AUFGABE A: Übertrage bitte aus den Datensätzen alles von der Zeile mit „In the image, which“ bis hinunter zur Zeile mit „(897,217), (724,254), (263,804)“, beide eingeschlossen, in eine JSON-Liste von Zeichenketten. Jede Zeile wird ein eigener Eintrag, Leerzeilen entfallen.

BEREITGESTELLTER AUSZUG:
════════════════════

Zufällig fliegt Angela auch nach Deutschland. Ihr Mann Gerson fährt uns am Abend zum Flughafen. Dort angekommen, erfahren wir, dass der Flug ausfällt. Wir sollen am folgenden Tag wieder kommen. Das darf nicht wahr sein. Ich muss heute fliegen, wenn ich noch rechtzeitig zur Beerdigung ankommen will. Resigniert fahren wir nach Windhoek zurück. Meine arme Mutter. Nun muss sie die Trauerfeier verschieben. Am nächsten Abend vertröstet Air Namibia uns erneut. Der Flieger ist kaputt und eine andere Maschine stehe nicht zur Verfügung. Wir hören das Gleiche wie am Vorabend. Wir sind fassungslos. Ich kämpfe mit den Tränen. Man bietet mir an, über verschiedene Länder zu reisen, um mein Ziel dann nach 36 Stunden zu erreichen. Als ob das eine Alternative wäre. Dann komme ich mit viel Stress genauso spät an als wenn ich die geplante Route am nächsten Tag fliegen würde. Uns bleibt nichts anderes übrig als erneut umzukehren. Meine Mutter ist dem Zusammenbruch nahe. Ich auch. Aber es hilft alles nichts. Am dritten Abend können wir tatsächlich losfliegen. Endlich. Nochmal hätte ich das auch nicht durchgestanden.

════════════════════

Datensätze zum räumlichen Denken:

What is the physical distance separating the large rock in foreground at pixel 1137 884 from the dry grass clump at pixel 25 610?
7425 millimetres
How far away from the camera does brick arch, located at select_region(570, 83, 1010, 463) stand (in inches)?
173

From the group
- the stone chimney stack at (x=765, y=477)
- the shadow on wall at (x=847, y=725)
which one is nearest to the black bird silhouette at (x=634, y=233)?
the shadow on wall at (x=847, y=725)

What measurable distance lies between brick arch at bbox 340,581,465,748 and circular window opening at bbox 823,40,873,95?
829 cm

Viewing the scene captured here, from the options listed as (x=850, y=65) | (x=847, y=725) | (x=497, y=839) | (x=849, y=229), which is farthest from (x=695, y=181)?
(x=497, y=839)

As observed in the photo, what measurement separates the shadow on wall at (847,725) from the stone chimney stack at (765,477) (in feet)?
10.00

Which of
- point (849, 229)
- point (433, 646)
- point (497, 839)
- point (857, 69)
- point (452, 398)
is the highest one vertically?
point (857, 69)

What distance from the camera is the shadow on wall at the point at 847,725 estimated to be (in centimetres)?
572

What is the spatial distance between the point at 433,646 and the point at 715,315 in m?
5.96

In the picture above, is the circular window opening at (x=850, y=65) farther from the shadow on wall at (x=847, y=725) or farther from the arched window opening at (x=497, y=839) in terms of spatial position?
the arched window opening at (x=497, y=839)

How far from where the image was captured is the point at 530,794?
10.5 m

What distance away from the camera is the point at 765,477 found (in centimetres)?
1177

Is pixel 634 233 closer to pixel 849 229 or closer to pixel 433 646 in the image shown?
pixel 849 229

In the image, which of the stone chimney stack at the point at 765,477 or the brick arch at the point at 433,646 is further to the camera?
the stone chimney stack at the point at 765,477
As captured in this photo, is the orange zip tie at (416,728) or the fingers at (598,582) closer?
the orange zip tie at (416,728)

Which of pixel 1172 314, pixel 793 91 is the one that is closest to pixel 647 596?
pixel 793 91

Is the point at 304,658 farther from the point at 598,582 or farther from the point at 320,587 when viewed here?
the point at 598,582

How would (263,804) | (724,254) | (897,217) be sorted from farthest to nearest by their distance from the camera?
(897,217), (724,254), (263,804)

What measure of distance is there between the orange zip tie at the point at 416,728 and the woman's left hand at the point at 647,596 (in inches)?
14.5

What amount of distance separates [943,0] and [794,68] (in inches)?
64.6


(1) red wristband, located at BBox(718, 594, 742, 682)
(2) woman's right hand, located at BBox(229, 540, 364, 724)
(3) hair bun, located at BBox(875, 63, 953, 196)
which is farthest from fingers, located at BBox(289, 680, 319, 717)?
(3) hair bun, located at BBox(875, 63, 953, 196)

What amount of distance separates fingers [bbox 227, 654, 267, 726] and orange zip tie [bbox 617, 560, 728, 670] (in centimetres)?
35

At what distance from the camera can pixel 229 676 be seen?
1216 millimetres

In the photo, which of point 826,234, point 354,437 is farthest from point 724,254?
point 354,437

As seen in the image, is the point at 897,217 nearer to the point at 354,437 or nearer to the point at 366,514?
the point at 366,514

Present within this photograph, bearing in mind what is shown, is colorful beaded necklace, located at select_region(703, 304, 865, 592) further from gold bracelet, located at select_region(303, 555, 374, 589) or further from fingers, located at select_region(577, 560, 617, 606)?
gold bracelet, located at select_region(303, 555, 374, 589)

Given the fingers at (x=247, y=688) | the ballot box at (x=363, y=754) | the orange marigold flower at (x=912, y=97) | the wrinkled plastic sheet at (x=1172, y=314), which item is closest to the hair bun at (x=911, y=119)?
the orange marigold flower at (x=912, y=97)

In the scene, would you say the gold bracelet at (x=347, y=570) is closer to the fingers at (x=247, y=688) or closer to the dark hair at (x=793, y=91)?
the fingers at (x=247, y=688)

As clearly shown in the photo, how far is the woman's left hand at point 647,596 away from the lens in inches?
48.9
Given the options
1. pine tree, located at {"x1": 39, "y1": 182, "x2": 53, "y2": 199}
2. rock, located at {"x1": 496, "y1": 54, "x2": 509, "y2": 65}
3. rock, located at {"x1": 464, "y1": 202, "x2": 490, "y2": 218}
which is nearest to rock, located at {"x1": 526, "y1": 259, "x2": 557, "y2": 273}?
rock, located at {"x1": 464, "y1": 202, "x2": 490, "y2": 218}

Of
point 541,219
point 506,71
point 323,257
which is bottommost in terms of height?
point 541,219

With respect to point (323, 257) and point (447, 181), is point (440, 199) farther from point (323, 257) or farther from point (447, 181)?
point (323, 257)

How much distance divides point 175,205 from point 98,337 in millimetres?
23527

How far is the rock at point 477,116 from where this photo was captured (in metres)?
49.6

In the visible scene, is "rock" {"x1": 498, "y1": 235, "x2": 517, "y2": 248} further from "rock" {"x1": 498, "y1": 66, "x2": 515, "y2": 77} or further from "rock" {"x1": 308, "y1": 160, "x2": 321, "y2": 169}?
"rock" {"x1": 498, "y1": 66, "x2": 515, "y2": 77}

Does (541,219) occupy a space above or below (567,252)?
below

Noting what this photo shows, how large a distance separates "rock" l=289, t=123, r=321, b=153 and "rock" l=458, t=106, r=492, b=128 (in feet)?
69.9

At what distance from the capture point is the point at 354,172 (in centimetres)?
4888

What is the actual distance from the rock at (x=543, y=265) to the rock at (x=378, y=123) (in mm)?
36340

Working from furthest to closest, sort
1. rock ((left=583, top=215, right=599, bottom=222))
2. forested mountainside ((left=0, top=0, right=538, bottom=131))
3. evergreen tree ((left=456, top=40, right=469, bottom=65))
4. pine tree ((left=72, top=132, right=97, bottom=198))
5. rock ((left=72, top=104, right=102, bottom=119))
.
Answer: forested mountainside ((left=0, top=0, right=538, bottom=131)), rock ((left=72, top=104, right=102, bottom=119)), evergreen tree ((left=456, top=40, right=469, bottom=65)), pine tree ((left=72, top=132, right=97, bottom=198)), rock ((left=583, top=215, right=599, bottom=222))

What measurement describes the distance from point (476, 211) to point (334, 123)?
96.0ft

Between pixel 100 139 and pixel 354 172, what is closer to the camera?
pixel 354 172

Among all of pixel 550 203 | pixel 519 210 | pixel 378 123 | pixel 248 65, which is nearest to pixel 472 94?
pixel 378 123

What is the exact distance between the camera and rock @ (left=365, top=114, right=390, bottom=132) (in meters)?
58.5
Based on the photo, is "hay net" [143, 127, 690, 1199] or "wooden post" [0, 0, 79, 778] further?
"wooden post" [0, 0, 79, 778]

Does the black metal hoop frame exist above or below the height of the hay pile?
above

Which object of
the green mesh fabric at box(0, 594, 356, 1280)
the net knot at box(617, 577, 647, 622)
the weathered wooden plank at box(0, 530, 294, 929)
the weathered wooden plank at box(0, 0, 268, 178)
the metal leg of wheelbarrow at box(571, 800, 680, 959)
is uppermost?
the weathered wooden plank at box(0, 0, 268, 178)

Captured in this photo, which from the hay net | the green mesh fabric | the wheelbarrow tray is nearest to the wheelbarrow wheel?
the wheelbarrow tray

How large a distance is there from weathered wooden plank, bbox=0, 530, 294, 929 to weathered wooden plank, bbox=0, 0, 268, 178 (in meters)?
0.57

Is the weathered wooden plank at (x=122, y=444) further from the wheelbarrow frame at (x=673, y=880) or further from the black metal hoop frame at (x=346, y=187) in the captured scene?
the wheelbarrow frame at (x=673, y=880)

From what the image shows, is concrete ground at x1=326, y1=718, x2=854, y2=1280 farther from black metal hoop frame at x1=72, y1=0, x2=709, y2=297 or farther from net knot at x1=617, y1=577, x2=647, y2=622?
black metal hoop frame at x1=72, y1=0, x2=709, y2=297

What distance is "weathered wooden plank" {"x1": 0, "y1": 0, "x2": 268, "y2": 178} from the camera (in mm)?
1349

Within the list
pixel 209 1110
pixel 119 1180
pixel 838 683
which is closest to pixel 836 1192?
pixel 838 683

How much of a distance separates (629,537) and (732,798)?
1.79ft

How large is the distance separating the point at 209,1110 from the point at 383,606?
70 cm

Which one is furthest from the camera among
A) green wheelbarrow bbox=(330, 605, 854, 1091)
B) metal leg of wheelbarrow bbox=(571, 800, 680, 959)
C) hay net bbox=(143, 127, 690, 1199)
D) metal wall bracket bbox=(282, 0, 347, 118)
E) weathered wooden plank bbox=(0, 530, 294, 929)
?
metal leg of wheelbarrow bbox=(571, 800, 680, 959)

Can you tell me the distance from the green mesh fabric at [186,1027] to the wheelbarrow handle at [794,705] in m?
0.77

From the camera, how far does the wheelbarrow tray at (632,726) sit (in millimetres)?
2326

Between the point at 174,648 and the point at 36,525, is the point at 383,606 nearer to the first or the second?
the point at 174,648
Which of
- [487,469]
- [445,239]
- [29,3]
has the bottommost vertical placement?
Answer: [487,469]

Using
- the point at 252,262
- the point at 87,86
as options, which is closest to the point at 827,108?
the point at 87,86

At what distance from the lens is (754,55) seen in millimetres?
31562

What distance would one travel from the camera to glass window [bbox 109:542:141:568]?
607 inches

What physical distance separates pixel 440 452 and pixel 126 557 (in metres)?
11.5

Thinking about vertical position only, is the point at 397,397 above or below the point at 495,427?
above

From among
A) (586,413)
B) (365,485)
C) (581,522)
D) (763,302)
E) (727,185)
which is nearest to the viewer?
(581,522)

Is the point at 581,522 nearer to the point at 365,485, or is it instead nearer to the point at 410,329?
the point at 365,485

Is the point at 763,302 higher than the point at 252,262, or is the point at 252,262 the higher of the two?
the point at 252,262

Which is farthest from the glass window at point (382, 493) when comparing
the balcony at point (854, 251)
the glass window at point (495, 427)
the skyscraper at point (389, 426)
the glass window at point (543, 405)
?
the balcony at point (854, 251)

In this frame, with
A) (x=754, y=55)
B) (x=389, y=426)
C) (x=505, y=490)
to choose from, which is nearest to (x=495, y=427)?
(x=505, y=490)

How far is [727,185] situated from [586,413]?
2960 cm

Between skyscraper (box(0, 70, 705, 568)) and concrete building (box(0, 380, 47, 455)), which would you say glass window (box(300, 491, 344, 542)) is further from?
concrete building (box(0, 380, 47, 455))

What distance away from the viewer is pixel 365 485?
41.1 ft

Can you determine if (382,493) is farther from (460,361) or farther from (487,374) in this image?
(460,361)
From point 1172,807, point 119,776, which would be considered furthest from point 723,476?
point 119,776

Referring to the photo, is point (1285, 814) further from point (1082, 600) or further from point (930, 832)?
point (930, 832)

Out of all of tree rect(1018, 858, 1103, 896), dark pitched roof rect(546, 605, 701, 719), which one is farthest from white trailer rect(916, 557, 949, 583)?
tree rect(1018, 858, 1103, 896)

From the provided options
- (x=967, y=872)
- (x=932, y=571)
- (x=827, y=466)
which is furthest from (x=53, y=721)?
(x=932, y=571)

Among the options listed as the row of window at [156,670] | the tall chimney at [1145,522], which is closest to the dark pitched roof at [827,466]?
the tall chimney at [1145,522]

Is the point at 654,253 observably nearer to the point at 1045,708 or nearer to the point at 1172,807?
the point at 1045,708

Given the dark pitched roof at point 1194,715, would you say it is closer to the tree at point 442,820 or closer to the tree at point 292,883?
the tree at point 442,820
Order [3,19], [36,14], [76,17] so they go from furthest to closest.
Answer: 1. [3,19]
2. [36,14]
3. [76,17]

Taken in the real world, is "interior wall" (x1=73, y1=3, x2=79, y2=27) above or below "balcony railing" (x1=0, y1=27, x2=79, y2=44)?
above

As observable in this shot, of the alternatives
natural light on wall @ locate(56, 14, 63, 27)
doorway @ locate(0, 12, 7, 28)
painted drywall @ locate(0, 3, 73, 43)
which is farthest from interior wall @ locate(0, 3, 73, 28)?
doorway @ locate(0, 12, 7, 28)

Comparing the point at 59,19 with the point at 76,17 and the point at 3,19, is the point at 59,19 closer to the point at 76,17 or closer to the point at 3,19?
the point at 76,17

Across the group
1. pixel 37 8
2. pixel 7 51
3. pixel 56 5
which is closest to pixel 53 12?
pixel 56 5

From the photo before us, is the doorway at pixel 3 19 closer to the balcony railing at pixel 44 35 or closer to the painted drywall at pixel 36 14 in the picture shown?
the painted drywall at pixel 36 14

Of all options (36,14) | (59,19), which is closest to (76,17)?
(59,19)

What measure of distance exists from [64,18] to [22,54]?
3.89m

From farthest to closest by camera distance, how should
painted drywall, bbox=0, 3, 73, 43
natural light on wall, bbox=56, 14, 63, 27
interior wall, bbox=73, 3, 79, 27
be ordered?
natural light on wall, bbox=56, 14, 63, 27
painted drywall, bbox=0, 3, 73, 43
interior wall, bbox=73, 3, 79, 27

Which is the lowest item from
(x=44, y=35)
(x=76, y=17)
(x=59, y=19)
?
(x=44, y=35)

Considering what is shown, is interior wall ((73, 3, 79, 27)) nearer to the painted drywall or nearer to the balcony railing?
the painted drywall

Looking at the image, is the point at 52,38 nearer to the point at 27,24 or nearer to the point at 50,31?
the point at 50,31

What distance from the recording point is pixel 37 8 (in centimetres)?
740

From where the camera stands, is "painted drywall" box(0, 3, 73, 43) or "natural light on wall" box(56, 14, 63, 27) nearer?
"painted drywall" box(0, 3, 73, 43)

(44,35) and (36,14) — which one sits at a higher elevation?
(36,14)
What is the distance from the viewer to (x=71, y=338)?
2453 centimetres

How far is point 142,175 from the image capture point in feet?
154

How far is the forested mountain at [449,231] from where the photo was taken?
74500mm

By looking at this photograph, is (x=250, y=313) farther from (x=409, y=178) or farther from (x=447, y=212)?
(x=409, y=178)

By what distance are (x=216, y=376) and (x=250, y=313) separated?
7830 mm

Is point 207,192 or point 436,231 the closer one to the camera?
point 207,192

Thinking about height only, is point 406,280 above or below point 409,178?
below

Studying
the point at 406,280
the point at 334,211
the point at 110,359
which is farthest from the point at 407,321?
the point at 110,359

════════════════════

AUFGABE B: Gib den Auszug über den ausgefallenen Flug vollständig und Wort für Wort wieder.

ANTWORT ZUR ÜBUNG A:
[
  "In the image, which of the stone chimney stack at the point at 765,477 or the brick arch at the point at 433,646 is further to the camera?",
  "the stone chimney stack at the point at 765,477",
  "As captured in this photo, is the orange zip tie at (416,728) or the fingers at (598,582) closer?",
  "the orange zip tie at (416,728)",
  "Which of pixel 1172 314, pixel 793 91 is the one that is closest to pixel 647 596?",
  "pixel 793 91",
  "Is the point at 304,658 farther from the point at 598,582 or farther from the point at 320,587 when viewed here?",
  "the point at 598,582",
  "How would (263,804) | (724,254) | (897,217) be sorted from farthest to nearest by their distance from the camera?",
  "(897,217), (724,254), (263,804)"
]

ANTWORT ZUR ÜBUNG B:
Zufällig fliegt Angela auch nach Deutschland. Ihr Mann Gerson fährt uns am Abend zum Flughafen. Dort angekommen, erfahren wir, dass der Flug ausfällt. Wir sollen am folgenden Tag wieder kommen. Das darf nicht wahr sein. Ich muss heute fliegen, wenn ich noch rechtzeitig zur Beerdigung ankommen will. Resigniert fahren wir nach Windhoek zurück. Meine arme Mutter. Nun muss sie die Trauerfeier verschieben. Am nächsten Abend vertröstet Air Namibia uns erneut. Der Flieger ist kaputt und eine andere Maschine stehe nicht zur Verfügung. Wir hören das Gleiche wie am Vorabend. Wir sind fassungslos. Ich kämpfe mit den Tränen. Man bietet mir an, über verschiedene Länder zu reisen, um mein Ziel dann nach 36 Stunden zu erreichen. Als ob das eine Alternative wäre. Dann komme ich mit viel Stress genauso spät an als wenn ich die geplante Route am nächsten Tag fliegen würde. Uns bleibt nichts anderes übrig als erneut umzukehren. Meine Mutter ist dem Zusammenbruch nahe. Ich auch. Aber es hilft alles nichts. Am dritten Abend können wir tatsächlich losfliegen. Endlich. Nochmal hätte ich das auch nicht durchgestanden.